=== Extracted records ===
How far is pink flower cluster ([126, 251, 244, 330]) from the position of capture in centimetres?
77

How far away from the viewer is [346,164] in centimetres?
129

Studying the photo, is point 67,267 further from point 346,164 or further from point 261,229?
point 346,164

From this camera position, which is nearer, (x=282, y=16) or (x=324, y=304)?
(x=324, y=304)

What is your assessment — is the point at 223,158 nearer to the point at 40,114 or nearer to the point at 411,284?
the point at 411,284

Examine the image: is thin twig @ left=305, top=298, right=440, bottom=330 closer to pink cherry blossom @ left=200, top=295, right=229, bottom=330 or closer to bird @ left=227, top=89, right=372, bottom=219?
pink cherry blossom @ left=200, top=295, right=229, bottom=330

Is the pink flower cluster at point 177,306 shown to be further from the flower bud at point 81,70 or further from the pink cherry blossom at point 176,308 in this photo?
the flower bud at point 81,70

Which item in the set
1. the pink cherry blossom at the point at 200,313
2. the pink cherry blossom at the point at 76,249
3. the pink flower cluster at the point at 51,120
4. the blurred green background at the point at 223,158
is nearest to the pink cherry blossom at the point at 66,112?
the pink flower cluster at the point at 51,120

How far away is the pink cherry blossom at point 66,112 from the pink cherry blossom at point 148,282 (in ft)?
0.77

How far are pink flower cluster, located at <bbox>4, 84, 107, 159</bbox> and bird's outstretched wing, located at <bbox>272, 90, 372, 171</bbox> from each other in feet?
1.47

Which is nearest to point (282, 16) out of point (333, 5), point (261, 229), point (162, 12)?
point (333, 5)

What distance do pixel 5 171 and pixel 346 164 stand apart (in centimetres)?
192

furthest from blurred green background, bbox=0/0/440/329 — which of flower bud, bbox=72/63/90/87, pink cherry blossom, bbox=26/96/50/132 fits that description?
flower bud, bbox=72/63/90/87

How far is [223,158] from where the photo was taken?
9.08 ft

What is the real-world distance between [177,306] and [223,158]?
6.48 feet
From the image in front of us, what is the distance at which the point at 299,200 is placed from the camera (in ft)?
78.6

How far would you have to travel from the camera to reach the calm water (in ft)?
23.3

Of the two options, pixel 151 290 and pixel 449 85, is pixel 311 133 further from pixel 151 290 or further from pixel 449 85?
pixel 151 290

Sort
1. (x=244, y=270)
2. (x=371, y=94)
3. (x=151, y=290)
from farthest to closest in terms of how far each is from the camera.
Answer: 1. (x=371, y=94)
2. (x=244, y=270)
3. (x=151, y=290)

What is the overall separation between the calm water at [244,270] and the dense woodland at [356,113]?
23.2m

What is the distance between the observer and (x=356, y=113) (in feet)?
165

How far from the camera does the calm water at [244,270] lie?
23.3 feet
===
→ **What the exercise asks**: Transcribe the material exactly as it reads.

→ **Response to this task**:
How far is pink flower cluster ([126, 251, 244, 330]) from the position of capture in centimetres?
77

How far away from the viewer is [346,164] in centimetres?
129

Studying the photo, is point 67,267 further from point 346,164 or further from point 261,229?
point 346,164

From this camera position, which is nearer, (x=282, y=16) or (x=324, y=304)?
(x=324, y=304)

What is your assessment — is the point at 223,158 nearer to the point at 40,114 or nearer to the point at 411,284?
the point at 411,284

Examine the image: is thin twig @ left=305, top=298, right=440, bottom=330 closer to pink cherry blossom @ left=200, top=295, right=229, bottom=330 or closer to bird @ left=227, top=89, right=372, bottom=219?
pink cherry blossom @ left=200, top=295, right=229, bottom=330

Is the pink flower cluster at point 177,306 shown to be further from the flower bud at point 81,70 or further from the pink cherry blossom at point 176,308 in this photo?
the flower bud at point 81,70

Which item in the set
1. the pink cherry blossom at the point at 200,313
2. the pink cherry blossom at the point at 76,249
3. the pink flower cluster at the point at 51,120
4. the blurred green background at the point at 223,158
is nearest to the pink cherry blossom at the point at 66,112?
the pink flower cluster at the point at 51,120

How far away is the pink cherry blossom at point 66,112 from the pink cherry blossom at point 148,282 (in ft)?
0.77

How far are pink flower cluster, located at <bbox>4, 84, 107, 159</bbox> and bird's outstretched wing, located at <bbox>272, 90, 372, 171</bbox> from each other in feet?
1.47

Which is nearest to point (282, 16) out of point (333, 5), point (261, 229), point (162, 12)?
point (333, 5)

What distance do pixel 5 171 and pixel 346 164 stand apart (in centimetres)?
192

furthest from blurred green background, bbox=0/0/440/329 — which of flower bud, bbox=72/63/90/87, pink cherry blossom, bbox=26/96/50/132 fits that description?
flower bud, bbox=72/63/90/87

How far is [223,158] from where the photo was taken?
9.08 ft

What is the real-world distance between [177,306] and [223,158]?
6.48 feet
From the image in front of us, what is the distance at which the point at 299,200 is placed from the camera (in ft)?
78.6

How far would you have to travel from the camera to reach the calm water (in ft)?
23.3

Of the two options, pixel 151 290 and pixel 449 85, is pixel 311 133 further from pixel 151 290 or further from pixel 449 85?
pixel 151 290

Sort
1. (x=244, y=270)
2. (x=371, y=94)
3. (x=151, y=290)
from farthest to closest in terms of how far each is from the camera.
Answer: 1. (x=371, y=94)
2. (x=244, y=270)
3. (x=151, y=290)

What is the overall separation between the calm water at [244,270] and the dense woodland at [356,113]?
23.2m

What is the distance between the observer and (x=356, y=113) (in feet)?
165

How far from the camera does the calm water at [244,270] lie?
23.3 feet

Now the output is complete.